::: Passage for review

By Charles Boehm – WASHINGTON DC (Dec 8, 2016) US Soccer Players – MLS is set to further pump up its latest salary-spending shell game as its coffers – and ranks of aspiring expansion members – swell. NASL’s sad, slow, behind-the-scenes death continues. USL’s climb towards the second tier of the professional pyramid seems likely. None of this is particularly good news for the guys who actually do the work on the field.
This week President-Elect Donald Trump dominated the national news cycle with a very public involvement in influencing the Carrier corporation’s decision to keep a few hundred manufacturing jobs in the state of Indiana, instead of outsourcing them to Mexico as they are with many other domestic positions.
Depending on where you sit on the political spectrum, it was either canny maneuvering or a cynical stunt designed for media consumption. Most Americans and Canadians appreciate any effort to keep jobs in place. Especially in areas of the heartland hit hard over the past decade or three. Our countries’ soccer players often don’t even get the benefit of ceremonial attempts at shoring up their career and economic prospects.
For a long time now, the sport’s explosive growth here has inspired a general sense of bullishness about the future. It seems that every week brings word of more cities and tycoons eager to bring pro soccer to their neighborhoods, or elevate the teams they already have – even with eye-watering, nine-figure expansion fees. We generally nod along with every new announced push for MLS consideration, even the ones that appear laughably unrealistic.
The pie is growing. How it’s sliced is, by and large, no more proportionate than it was a decade ago, when first-year professionals took home poverty-line wages.
“MLS has more high-earning players than Italy’s Serie A, report finds,” reads a headline found, in various phrasings, in soccer outlets around the world this week. Even if the metrics on this one are questionable, finally, we’re at least inching within shouting distance of the global elite, eh?
Sports Illustrated’s Grant Wahl provided another sign of health by reporting that MLS is set to dump more cash into its “Targeted Allocation Money” initiative. It seems the amount of TAM – league-bestowed funding for middle-to-upper-crust talent (most of it imported from abroad) that exists outside MLS’ barebones salary cap – could increase by as much as 50 percent next season. That means $1.2 million per MLS team. Designated Players, meanwhile, have become less a luxury than a near-universal feature of teams across the league.
The steady trickle of coverage heralding the slow-walking death of the NASL is more of a bummer. It’s one of several less confidence-inducing developments if you’re paying full attention. Yet we soccer people have been so trained in the importance of rugged optimism that we generally return to the conviction that things will work out for the best. NASL didn’t exactly crack the code, did they? The USL will step into that second-tier breach and our climb towards Olympus will continue.
A common theme runs through these various items. The well-worn African proverb about the grass suffering most when elephants tussle still holds true. This is all shaping up as a net loss for domestic players – those now at the pro level, and those who will get there in the future.
New salary spending hidden outside the cap. A measurable loss of job openings as some lower-division clubs go under. De facto pay cuts as others move from the NASL’s laissez-faire budgeting to the generally stricter environment of USL. The failure of a competing alternative to MLS’s heavy-handed business model. The NASL may not have reached its grandiose vision of toe-to-toe competition with MLS, but it certainly did provide players with a useful alternative at contract time.

::::::

In the article on MLS and player pay, how much Targeted Allocation Money per MLS team could the reported increase mean? The lines have nothing to do with the article on MLS and player pay.

::: Data excerpts

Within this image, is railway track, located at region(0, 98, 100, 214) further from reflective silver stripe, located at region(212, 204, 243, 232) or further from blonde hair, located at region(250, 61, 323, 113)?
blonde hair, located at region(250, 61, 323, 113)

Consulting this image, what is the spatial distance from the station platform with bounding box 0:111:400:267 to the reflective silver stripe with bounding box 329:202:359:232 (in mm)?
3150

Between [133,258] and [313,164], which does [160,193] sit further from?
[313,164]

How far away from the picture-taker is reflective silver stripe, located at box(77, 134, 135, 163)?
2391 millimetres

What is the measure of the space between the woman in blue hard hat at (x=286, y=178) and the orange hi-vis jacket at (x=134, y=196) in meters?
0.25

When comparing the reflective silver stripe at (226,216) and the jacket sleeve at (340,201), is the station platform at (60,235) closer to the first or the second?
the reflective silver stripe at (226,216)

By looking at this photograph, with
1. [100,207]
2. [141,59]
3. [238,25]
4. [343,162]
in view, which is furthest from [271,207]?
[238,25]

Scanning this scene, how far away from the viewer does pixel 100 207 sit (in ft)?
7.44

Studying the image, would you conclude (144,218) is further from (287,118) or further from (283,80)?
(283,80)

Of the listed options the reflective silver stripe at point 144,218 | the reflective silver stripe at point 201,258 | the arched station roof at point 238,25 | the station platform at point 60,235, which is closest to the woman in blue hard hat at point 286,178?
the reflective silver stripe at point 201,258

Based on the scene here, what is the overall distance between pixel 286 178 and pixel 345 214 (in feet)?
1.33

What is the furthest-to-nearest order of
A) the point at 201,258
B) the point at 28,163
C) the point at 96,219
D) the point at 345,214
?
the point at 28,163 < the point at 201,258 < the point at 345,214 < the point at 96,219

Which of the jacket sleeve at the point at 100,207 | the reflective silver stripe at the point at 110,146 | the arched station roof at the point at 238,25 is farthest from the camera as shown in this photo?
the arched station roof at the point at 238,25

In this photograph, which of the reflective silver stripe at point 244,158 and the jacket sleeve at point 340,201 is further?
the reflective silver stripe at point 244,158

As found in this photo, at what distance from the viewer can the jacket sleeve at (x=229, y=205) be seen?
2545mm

::::::
::: Data excerpts

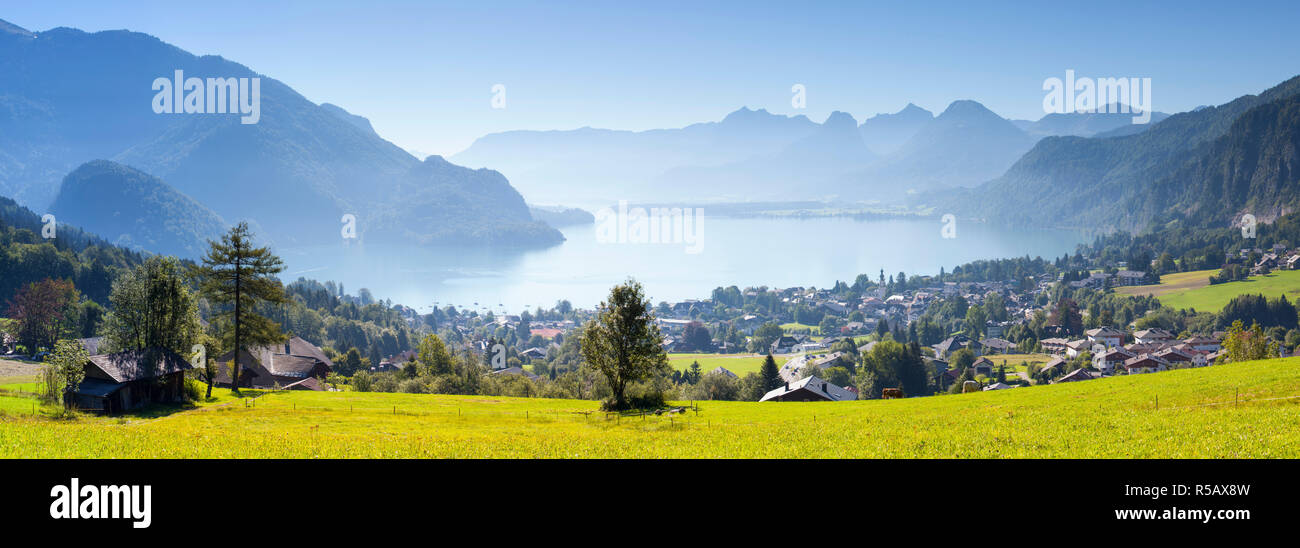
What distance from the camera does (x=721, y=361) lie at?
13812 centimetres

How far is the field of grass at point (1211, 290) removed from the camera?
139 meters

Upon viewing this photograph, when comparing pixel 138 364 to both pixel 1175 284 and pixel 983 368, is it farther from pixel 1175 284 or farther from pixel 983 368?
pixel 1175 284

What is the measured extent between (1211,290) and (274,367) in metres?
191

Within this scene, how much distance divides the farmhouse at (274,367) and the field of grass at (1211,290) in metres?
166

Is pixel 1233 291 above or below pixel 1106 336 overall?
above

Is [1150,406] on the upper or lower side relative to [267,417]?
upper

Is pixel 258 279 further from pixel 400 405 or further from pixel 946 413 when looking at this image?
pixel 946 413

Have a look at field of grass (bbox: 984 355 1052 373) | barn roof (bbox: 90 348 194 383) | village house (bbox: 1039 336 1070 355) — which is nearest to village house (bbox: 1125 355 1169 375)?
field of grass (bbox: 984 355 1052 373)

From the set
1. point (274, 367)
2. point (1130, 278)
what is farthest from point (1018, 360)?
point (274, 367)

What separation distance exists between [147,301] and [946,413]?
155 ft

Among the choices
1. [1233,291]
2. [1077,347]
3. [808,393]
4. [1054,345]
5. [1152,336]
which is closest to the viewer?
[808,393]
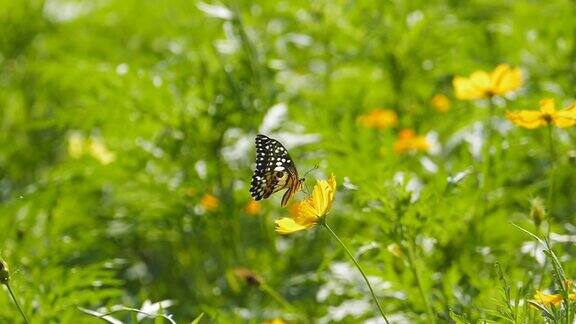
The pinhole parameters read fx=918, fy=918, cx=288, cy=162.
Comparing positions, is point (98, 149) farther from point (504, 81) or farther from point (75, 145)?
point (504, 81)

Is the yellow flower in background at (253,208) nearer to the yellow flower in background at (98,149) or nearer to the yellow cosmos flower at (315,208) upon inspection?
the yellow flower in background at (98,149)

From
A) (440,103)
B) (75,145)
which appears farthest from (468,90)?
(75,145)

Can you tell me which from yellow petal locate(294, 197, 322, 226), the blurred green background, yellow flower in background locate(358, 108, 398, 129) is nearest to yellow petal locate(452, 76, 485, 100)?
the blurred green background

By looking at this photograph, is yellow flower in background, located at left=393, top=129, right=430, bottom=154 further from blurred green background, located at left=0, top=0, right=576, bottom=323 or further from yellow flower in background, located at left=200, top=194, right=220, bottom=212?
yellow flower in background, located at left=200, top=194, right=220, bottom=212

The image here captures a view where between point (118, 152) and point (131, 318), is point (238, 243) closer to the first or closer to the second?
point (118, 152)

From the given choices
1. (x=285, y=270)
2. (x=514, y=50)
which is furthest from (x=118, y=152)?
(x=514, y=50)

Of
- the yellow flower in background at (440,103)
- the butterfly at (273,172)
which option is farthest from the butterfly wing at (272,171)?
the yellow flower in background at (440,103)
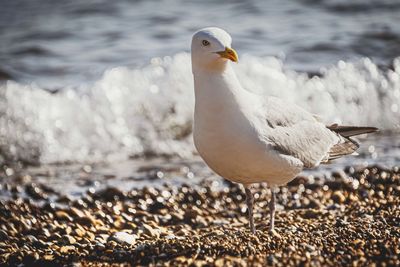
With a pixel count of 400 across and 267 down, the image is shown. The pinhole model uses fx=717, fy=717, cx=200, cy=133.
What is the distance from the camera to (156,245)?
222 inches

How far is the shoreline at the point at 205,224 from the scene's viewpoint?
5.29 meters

::::::

Answer ->
$1.2 million per MLS team.